Jill wanted to know if I got through to him.

“Keep in mind sarcasm is not a form of communication, “ I confessed.

Throughout the first lecture, he talked to students on either side.  I typically walk back and forth in front of students, so that night I stopped several times at his desk, said Sissh, and snapped the “No” sign. I made certain I was good-hearted about the whole thing, and he and the class laughed along with me.”

Jill and Oldest Daughter laughed, but they looked at me as if I have a lot of nerve.

I do.

Problem is, this student was not the only one in the class with obnoxious behavior problems due to ADHD. “Trouble occurred in the next course where the instructor did not exercise as much control, and the student made so much noise with his music and mouth, other students criticized both of them.”

He quit the university because of it.

Oldest Daughter jokingly mentioned, “They should have given him to you throughout his program.”

I looked incredulous, “They could not pay me enough to mentor him four years.”

My Oldest commented, “Dad has ADHD, and even he isn’t that offensive.”

Hey, your dad is not offensive at all. He does not hold back when he talks to strangers, but there is something about him that allows him to get by with whatever he says.”

Laughing she agreed.

Recently we visited a new restaurant where he told the owner, “If you combined these ingredients in this manner, you would have Feijoada,  a favorite Brazilian recipe.”  I often become embarrassed at his bold gregarious approach to others, and I want to rush away. However, Husband engages people and carries on friendly conversations. As in this case he talked a long time with the owner, who disclosed that he frequently makes Feijoada.

I could have talked on and on about times when his conversation comes across as inappropriate or spontaneously rude, but I just didn’t want to go there. After all, it was Christmas time and our son-in-law’s birthday party. Why spoil it?


Monday, December 19, 2011

Red Velvet Cake

Last week while Christmas shopping, Baby Sis pointed to the Red Velvet cupcakes with cream cheese frosting and said to me and Oldest Daughter, “Just what is this?”

Well, it is Christmas,” I replied. “and Red Velvet Cake is a part of the holiday color scheme and tradition.”

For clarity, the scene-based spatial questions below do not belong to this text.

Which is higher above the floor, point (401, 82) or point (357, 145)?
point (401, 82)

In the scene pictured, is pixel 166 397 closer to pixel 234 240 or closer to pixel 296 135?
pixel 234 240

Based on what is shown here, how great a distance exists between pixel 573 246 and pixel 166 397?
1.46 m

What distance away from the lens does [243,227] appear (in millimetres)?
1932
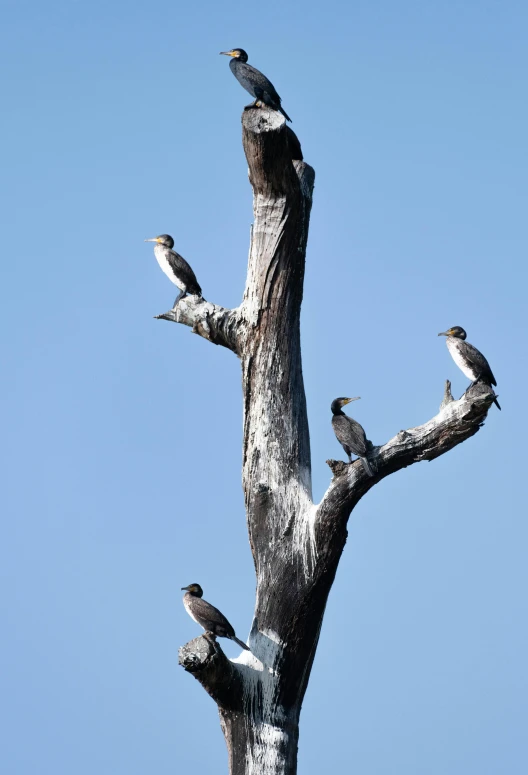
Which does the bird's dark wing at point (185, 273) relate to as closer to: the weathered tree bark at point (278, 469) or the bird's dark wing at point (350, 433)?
the weathered tree bark at point (278, 469)

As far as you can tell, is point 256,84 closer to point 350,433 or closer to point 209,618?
point 350,433

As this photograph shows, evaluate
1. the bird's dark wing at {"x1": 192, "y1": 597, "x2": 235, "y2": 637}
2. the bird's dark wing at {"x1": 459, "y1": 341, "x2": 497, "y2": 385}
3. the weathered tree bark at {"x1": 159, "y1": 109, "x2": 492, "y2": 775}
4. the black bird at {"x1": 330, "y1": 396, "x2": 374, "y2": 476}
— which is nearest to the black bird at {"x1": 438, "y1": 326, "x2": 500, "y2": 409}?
the bird's dark wing at {"x1": 459, "y1": 341, "x2": 497, "y2": 385}

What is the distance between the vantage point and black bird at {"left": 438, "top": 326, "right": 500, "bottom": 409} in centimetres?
729

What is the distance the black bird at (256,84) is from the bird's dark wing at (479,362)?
2232mm

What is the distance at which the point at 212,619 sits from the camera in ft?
23.2

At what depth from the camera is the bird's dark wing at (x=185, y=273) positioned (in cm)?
855

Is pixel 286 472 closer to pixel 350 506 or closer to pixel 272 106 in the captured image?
pixel 350 506

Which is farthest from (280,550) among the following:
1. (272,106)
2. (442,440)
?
(272,106)

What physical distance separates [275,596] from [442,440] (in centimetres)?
158

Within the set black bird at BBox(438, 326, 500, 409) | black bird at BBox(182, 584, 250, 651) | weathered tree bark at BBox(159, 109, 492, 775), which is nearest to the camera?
weathered tree bark at BBox(159, 109, 492, 775)

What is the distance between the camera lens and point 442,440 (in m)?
6.75

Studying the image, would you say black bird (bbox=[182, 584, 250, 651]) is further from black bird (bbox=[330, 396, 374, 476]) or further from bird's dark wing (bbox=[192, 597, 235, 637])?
black bird (bbox=[330, 396, 374, 476])

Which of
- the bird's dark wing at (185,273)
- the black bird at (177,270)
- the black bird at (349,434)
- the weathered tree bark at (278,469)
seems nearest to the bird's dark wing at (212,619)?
the weathered tree bark at (278,469)

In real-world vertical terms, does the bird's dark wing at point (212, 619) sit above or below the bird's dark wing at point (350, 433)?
below
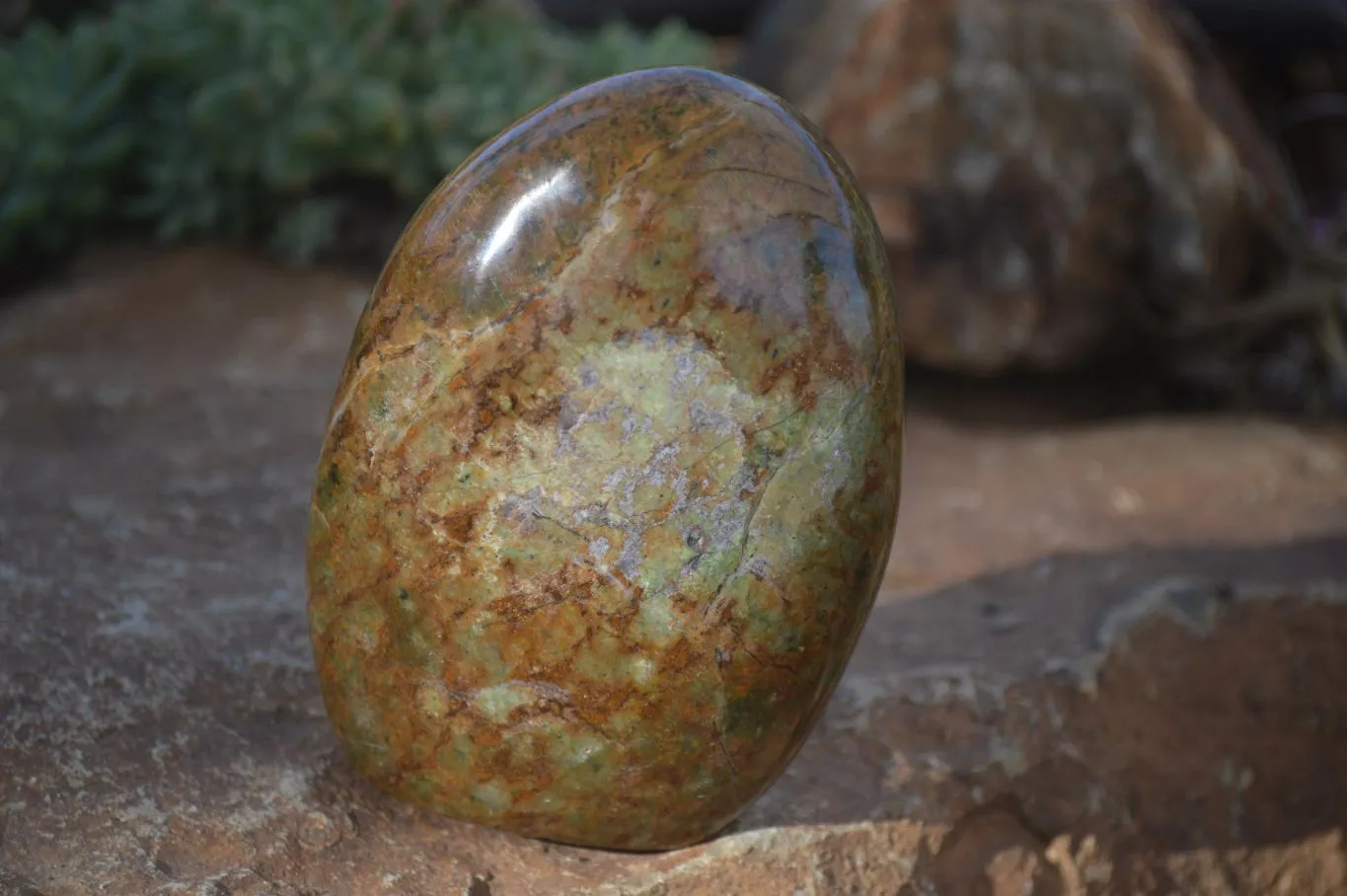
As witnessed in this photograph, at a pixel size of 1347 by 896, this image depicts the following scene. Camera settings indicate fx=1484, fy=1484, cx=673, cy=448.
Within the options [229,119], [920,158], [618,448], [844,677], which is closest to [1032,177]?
[920,158]

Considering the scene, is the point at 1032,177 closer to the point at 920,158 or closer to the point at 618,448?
the point at 920,158

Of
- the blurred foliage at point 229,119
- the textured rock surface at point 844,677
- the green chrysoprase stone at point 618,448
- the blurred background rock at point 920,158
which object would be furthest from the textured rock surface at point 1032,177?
the green chrysoprase stone at point 618,448

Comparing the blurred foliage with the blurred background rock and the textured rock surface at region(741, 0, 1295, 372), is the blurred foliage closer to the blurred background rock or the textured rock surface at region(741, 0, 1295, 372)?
the blurred background rock

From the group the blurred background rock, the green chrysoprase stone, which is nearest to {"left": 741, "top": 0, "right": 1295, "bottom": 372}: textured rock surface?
the blurred background rock

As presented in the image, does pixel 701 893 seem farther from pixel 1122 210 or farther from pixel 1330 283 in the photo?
pixel 1330 283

“Are you kidding me?” shrieked my youngest.

Oldest Daughter burst into her characteristic laughter as she observed the expression on her sister’s face.

“I know what she is thinking,” said my first born.

“You’re dang straight you know what I am thinking,” cried her incensed youngest sibling.

“Dad always told us that we could only bake Red Velvet cake in June. He said it only would rise well in the early summer months or something along that line. Otherwise, it would be a failure.”

Oldest Daughter howled with hilarity as her sister chuckled and snickered. I stood there with a silly smirk on my face.

“Your dad made the Red Velvet a special treat for my birthday,” I defended him.

Well, quit making excuses for him,“ Baby Sis chastised. “He just lied to us so he would not have to make it more than once per year.”

You have to admit that once per year was a really special event. We made the cake last several days because we knew it would be the last for another an entire 12 months.” I attempted to counter.

Baby Sis looked at me with the most incredulous expression. “Humpf!” was all she would reply.

Oldest daughter added, “Well, he did make it from scratch, and it was time consuming.”

Her sister reflected on that memory before she added, “He wouldn’t let us around him while he baked it, though. I wanted to help.”

“He didn’t want your hands in the way,”  her older sister said through tears of laughter.

Baby Sis changed the direction of the conversation by asking, “Since there are commercial-grade Red Velvet cupcakes and other treats, I suppose other people know the secret in making it?”

What secret?”  Oldest Daughter asked. “You merely make it like any other cake. Follow the recipe.”

“WHHAAT?” Baby Sis moaned. “You mean all these years I thought it took special knowledge to bake it? I could have been making Red Velvet cakes on my own?”

I understand there is now a Red Velvet cake mix which tastes like the one made from scratch,“ I told her.

“Oh, Lord,” she said not irreverently. “Is there no justice?”

Oldest daughter nearly choked on her own hysterics.

I saw her reach for her constant-companion cell phone. “Listen to this,” I heard her as she began the conversation with their brother, Crown Prince.

“Your other sister just now found out that Dad lied to us about making Red Velvet Cake.  No, I am not kidding. She believed him when he said he could only bake it in June.’

The three of us heard him laugh on the other end of the phone.

“Now she knows,” was his comment when he finally caught his breath.

Baby Sis announced, “I am going to make a Red Velvet Cake for Christmas, and then I am going to ask him what else he lied to me about.”



Wednesday, December 7, 2011

We're Having So Much Fun

The first time we watched George C. Scott’s version of A Christmas Carol, Tiny Tim’s faint high-pitched voice proclaimed, “We’re having so much fun, Fawtha.”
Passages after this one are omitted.